Monday, October 24, 2005

Waiting for Death

My great aunt Virda, and great she is, is on her death bed. We're waiting now. Waiting. I wish she was out of her mind so she didn't know, so we knew that she didn't know what was going on. She she didn't know how much pain she was in.

I stood there last night, watching her chest rise and fall thinking every breath was going to be her last. Hoping it would be for her sake.

I stood by her bed and leaned close to her and she turned her head to look at me. And I smiled at her, best I could. At least she recognizes me. That is the good thing about not being out of her mind right now. And I told her it was o.k. for her to go home... it was o.k. We are all ready for her to go whenever she is. And I told her that it would be better because she wouldn't hurt any more... and she said to me, "Ain't that the truth." And I started to cry and she told me not to but I couldn't help it cause I'm going to miss her.
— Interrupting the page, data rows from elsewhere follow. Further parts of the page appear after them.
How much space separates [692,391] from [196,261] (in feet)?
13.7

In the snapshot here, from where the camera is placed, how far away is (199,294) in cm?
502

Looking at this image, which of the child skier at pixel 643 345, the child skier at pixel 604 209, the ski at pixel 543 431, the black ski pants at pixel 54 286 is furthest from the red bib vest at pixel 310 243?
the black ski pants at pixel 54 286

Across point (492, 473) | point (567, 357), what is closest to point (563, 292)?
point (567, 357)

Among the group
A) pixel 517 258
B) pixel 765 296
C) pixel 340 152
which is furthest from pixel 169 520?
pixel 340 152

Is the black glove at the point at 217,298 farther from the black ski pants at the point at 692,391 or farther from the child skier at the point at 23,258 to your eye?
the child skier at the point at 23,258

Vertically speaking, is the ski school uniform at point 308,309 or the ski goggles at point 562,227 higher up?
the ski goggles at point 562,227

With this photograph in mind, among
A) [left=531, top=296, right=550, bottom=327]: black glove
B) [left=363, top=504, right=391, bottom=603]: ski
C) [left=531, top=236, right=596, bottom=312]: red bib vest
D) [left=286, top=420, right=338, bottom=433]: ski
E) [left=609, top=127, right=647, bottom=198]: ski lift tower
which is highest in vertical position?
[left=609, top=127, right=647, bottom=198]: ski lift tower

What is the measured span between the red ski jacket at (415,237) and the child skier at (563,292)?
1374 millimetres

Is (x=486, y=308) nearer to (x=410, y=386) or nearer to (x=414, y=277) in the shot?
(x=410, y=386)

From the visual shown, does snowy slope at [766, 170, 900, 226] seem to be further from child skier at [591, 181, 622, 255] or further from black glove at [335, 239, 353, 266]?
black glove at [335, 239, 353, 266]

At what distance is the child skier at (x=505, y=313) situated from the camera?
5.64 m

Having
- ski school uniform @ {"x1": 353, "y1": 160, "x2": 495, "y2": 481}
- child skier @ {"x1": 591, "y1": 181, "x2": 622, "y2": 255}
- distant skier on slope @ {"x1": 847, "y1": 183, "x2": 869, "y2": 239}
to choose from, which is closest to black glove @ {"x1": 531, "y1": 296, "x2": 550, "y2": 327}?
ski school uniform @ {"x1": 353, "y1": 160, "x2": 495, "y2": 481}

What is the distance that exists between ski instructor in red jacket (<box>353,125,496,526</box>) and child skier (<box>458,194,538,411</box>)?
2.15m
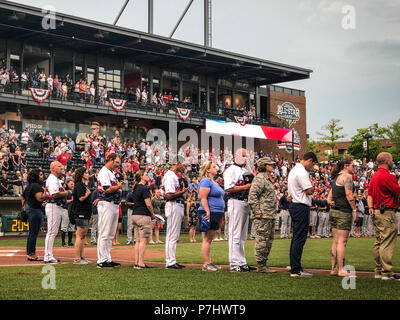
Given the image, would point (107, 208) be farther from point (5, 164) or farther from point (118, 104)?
point (118, 104)

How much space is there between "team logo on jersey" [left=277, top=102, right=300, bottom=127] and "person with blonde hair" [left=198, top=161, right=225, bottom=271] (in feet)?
150

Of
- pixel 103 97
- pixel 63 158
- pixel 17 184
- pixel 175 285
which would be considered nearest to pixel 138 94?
pixel 103 97

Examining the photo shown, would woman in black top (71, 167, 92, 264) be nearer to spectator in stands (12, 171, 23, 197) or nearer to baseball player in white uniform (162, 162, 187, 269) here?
baseball player in white uniform (162, 162, 187, 269)

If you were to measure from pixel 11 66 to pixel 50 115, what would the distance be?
13.5 feet

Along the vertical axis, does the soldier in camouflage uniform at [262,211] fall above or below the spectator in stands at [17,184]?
below

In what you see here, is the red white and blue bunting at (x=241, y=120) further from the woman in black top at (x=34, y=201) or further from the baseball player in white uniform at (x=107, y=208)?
the baseball player in white uniform at (x=107, y=208)

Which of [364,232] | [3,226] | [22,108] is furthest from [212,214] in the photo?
[22,108]

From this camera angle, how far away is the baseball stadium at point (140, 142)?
9.44m

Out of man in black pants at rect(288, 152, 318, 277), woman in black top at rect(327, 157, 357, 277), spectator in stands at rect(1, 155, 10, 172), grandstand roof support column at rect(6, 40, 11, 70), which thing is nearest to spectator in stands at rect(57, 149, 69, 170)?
spectator in stands at rect(1, 155, 10, 172)

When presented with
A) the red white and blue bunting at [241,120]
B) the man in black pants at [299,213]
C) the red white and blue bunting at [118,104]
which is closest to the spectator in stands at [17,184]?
the red white and blue bunting at [118,104]

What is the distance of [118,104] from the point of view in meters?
38.8

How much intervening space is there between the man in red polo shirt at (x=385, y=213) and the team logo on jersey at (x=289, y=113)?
46308mm

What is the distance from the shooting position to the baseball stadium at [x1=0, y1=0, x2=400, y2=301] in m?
9.44

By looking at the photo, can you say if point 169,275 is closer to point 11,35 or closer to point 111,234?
point 111,234
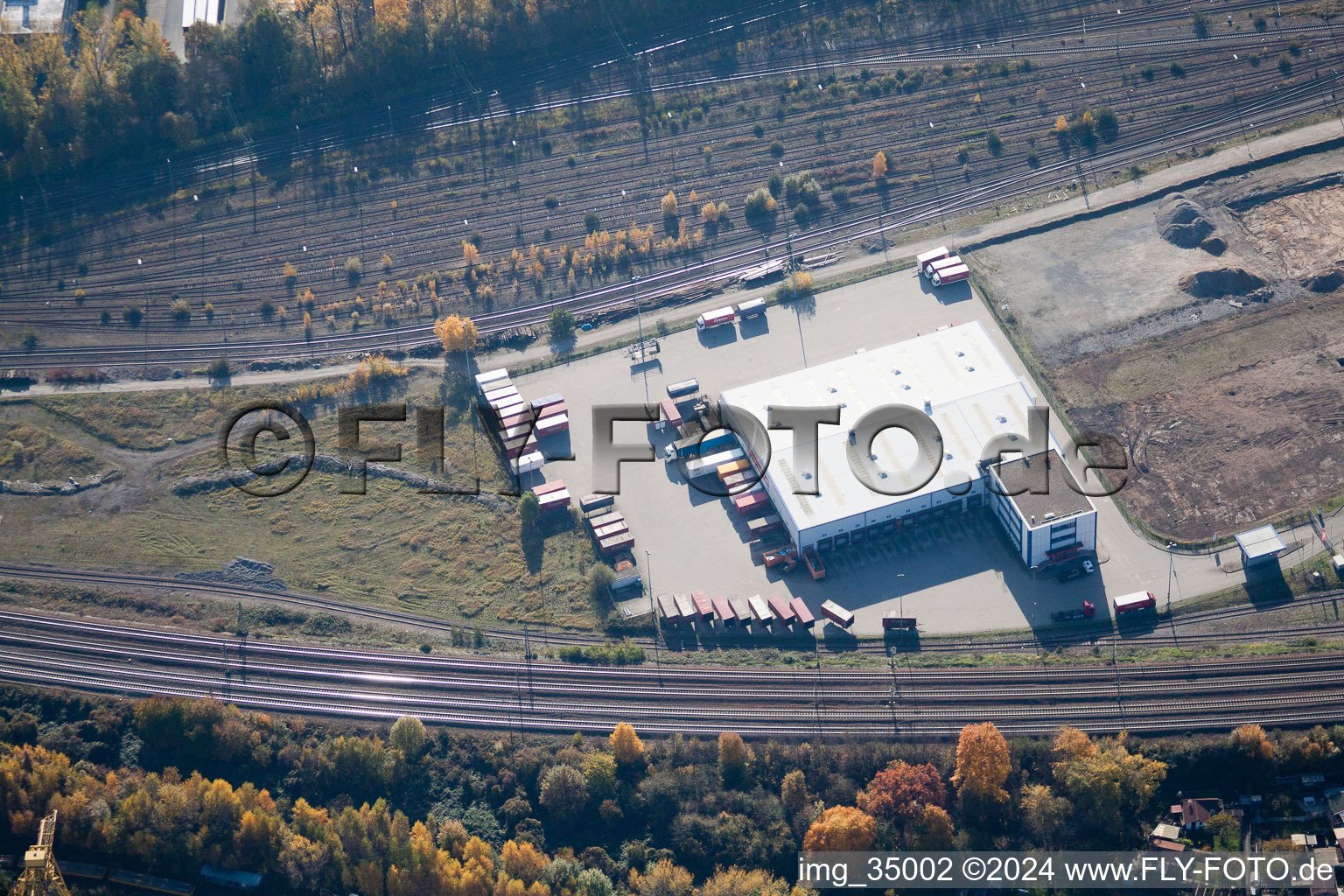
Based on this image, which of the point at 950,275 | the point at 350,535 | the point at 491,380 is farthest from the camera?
the point at 950,275

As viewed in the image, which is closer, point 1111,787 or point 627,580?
point 1111,787

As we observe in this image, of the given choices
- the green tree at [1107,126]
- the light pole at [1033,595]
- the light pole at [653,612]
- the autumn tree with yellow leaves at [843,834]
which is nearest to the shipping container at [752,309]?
the light pole at [653,612]

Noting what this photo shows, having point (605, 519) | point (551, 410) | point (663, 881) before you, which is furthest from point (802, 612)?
point (551, 410)

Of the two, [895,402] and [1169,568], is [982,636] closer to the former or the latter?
[1169,568]

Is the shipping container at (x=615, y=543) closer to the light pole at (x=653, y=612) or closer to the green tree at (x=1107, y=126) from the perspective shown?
the light pole at (x=653, y=612)

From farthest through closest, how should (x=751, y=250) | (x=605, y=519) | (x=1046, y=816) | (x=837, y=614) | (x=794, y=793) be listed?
(x=751, y=250) → (x=605, y=519) → (x=837, y=614) → (x=794, y=793) → (x=1046, y=816)

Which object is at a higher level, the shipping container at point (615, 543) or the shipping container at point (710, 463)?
the shipping container at point (710, 463)
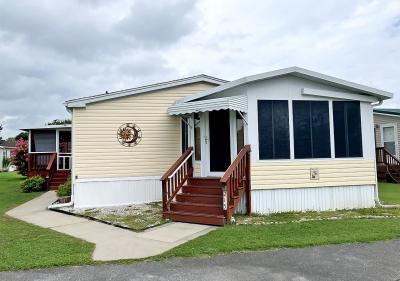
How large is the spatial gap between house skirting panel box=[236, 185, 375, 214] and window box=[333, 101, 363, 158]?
0.99 metres

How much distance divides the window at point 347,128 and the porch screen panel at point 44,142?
14.7 metres

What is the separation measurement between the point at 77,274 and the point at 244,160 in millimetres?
4901

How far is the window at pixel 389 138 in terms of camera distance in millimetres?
17188

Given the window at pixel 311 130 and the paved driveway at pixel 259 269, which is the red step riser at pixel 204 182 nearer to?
Result: the window at pixel 311 130

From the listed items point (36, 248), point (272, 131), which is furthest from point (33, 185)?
point (272, 131)

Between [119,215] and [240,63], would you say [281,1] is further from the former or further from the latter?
[119,215]

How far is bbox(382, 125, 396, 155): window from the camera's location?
56.4 ft

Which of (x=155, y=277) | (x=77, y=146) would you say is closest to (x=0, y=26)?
(x=77, y=146)

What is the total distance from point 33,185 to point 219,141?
10523 mm

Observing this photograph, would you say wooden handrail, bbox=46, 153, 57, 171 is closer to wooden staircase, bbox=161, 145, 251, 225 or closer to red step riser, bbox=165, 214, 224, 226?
wooden staircase, bbox=161, 145, 251, 225

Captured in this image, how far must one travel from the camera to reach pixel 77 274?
4.28 m

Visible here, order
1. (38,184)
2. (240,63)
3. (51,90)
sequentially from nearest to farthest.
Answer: (38,184)
(240,63)
(51,90)

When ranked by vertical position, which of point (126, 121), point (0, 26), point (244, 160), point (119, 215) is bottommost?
point (119, 215)

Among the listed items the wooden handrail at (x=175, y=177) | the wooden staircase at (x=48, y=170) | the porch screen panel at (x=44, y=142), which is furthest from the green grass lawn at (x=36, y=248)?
the porch screen panel at (x=44, y=142)
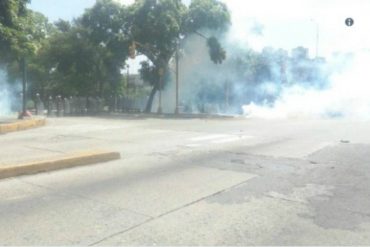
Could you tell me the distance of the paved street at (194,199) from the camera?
5391mm

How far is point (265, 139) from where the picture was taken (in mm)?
15367

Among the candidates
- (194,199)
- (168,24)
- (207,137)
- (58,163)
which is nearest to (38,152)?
(58,163)

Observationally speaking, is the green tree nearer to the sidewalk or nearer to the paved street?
the sidewalk

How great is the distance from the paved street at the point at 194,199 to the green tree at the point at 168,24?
25180mm

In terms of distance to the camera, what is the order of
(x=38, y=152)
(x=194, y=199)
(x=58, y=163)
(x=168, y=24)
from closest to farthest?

I going to miss laying in that hospital bed at Memaw's house with her and laughing at our secrets til our stomachs hurt. I'm going to miss crying with her. I'm going to miss sitting in her wheelchair with my feet propped up on her bed and bringing her stuff when she asks for it and giving each other a hard time and remembering all the fun times we had. And I'm going to miss doing life with her. I'm going to miss her not being there anymore.

I'm going to miss her crazy stories and her witt. I'm going to miss hearing her and Memaw's banter back and forth at the house. I'm really going to miss that. Memaw's not going to have a secretary anymore.

Sometimes you get the best work done when you're under the most pressure. So far today I've gotten a few things done. I have to. I've got to much to do. But mostly I just want to be at the hospital cause I feel like that's where I should be. I think I'll sit at the hospital tonight. I want to be there.

Virda has just always been there.

I guess that she'll go to be somewhere else now. And that's a good thing... that's a very good thing. It's just that I'll miss her.

And the missing her is what hurts so bad today.